Wednesday, February 22, 2017

Maryland Court Says Assault Rifles Aren't Protected Under the Second Amendment

A federal appeals court upheld Maryland's ban on 45 kinds of assault rifles Tuesday, ruling that the Second Amendment does not cover "weapons of war," NBC News reports.

The 10-4 decision upheld a 2013 state law that was passed in response to the Newtown elementary school shooting, in which the shooter killed 20 children with an assault rifle. The law puts a ten-round limit on gun magazines and bans the sale and ownership of multiple military-style weapons, including the popular AR-15, of which the NRA estimates there are between five and ten million in circulation in the US.

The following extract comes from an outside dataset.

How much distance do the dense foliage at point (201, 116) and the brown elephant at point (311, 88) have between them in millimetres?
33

"Put simply, we have no power to extend Second Amendment protections to weapons of war," Judge Robert King wrote. Citing Aurora, San Bernardino, and Orlando, he added, "Both before and after Newtown, similar military-style rifles and detachable magazines have been used to perpetrate mass shootings in places whose names have become synonymous with the slaughters that occurred there."

King also pointed out that the 2008 Supreme Court decision District of Columbia v. Heller, which protects an individual's right to lawfully own a firearm, explicitly excludes the coverage of assault rifles. NRA spokeswoman Jennifer Baker disagrees with that argument. 

"It is absurd to hold that the most popular rifle in America is not a protected 'arm' under the Second Amendment," she told NBC. "[The opinion] clearly ignores the Supreme Court's guidance from District of Columbia v. Heller that the Second Amendment protects arms that are 'in common use at the time for lawful purposes like self-defense.'"

Gun control advocates, however, lauded the decision, and have called for the sweeping measure to be implemented in more states across the country. 

"Maryland's law needs to become a national model of evidence-based policies that will reduce gun violence," Elizabeth Banach, executive director of Marylanders to Prevent Gun Violence, said of the decision. "[It's] overwhelming proof that reasonable measures to prevent gun violence are constitutional."